Lioubov25/04/2017Tout a commencé à ma naissance, il y a déjà 37 ans. Lorsque la sage-femme me posa, encore tout gluant, sur le ventre de ma mère en lui annonçant qu'elle venait de mettre au monde un beau garçon, ses sourcils se froncèrent. Elle s'approcha de moi pour m'examiner avec minutie.
— Madame, je suis allée peut-être un peu vite en vous disant que vous veniez de donner naissance à un beau garçon. Indéniablement, c'est un garçon : il en possède tous les attributs mais… c'est aussi une fille. Je savais que cela se produit parfois, mais c'est la première fois que je vois un cas comme celui-ci. C'est extrêmement rare ; cette particularité est dénommée hermaphrodisme.
Ainsi donc, j'étais un cas… Mes parents me déclarèrent à l'état civil comme étant de sexe masculin, mais avec un prénom asexué : Claude. Combien de fois m'ont-ils emmené en consultation chez des spécialistes de renom ? Mais ils obtenaient toujours la même réponse : il leur fallait choisir entre l'un et l'autre sexe. Et, lorsque leur choix serait fait, une intervention chirurgicale – suivie de longs traitements à base d'hormones – me ferait acquérir les caractéristiques d'un seul sexe, au détriment de l'autre : mais ce choix serait définitif, irréversible.
Fort heureusement, mes parents ne voulurent rien m'imposer avant que je sois en âge de choisir moi-même si je voulais devenir une fille ou un garçon. En attendant, ils m'élevèrent comme si j'étais un garçon, puisque c'est cet aspect de mon sexe qui était le plus apparent.
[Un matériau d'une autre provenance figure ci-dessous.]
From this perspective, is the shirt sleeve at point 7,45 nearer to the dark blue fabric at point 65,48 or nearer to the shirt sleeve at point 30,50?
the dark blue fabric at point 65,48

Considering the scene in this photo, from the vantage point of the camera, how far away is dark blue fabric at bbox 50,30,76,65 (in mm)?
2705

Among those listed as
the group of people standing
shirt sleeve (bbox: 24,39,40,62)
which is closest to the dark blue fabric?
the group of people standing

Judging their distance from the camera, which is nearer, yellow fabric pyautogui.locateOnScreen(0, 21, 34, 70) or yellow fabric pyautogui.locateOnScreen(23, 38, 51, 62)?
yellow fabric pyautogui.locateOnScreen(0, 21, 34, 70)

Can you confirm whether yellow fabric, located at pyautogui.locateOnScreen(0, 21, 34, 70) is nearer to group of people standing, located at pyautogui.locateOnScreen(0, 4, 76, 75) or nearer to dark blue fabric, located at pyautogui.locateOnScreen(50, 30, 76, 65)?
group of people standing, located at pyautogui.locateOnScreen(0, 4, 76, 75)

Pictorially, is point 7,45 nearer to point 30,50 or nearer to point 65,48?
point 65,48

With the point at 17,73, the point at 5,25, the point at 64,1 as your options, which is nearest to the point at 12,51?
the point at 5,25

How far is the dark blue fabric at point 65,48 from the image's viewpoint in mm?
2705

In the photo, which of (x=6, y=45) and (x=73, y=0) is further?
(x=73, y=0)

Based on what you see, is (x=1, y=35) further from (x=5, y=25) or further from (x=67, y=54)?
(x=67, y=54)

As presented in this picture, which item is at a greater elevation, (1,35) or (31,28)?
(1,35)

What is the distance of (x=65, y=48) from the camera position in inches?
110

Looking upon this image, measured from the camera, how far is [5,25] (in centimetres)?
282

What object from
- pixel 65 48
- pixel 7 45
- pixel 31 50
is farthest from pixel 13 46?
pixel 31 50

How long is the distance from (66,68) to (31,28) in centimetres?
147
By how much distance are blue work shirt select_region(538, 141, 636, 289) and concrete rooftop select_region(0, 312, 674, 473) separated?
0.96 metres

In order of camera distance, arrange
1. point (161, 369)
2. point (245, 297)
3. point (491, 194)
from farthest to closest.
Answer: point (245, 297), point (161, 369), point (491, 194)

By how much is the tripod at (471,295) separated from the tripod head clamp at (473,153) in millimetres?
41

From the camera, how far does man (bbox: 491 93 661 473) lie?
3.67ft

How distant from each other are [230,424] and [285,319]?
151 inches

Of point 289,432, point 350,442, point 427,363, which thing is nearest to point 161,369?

Vers le début de mon adolescence, la curiosité me poussa à explorer mon anatomie intime. Lorsque mes parents me laissaient seul à la maison, je m'enfermais dans la salle de bain et, accroupi au-dessus d'un miroir posé à plat sur le carrelage, je prenais plaisir à observer la configuration particulière de mes organes sexuels. J'avais une verge qui – bien qu'encore assez petite – se développait depuis quelques années ; ce n'était déjà plus un zizi de gamin. Mais juste en dessous, à sa base, une fente se cachait derrière l'espèce de sac qui contenait mes petites boules.
J'avais remarqué que, lors de ma toilette, le passage du gant sur cette fente me procurait une chaleur diffuse dans le ventre ; c'est pourquoi j'avais l'habitude d'insister tout particulièrement sur cet endroit pour ressentir ce trouble qui m'intriguait. Mais, ce jour-là, accroupi au-dessus du miroir, je décidai de me passer du gant et de frotter directement ma petite fente avec mes doigts. La sensation était encore meilleure qu'avec la pièce de tissu… Plus je grattais cet endroit-là, plus il me démangeait. Ma fente s'ouvrait sous le frottement acharné de mes doigts qui se mirent à glisser. Le miroir me renvoya l'image d'une sorte de bouche dont les lèvres étaient rendues brillantes par le liquide qui s'en écoulait. Cette vision m'inquiéta ; j'arrêtai de m'astiquer la fente, même si mon corps me demandait de continuer.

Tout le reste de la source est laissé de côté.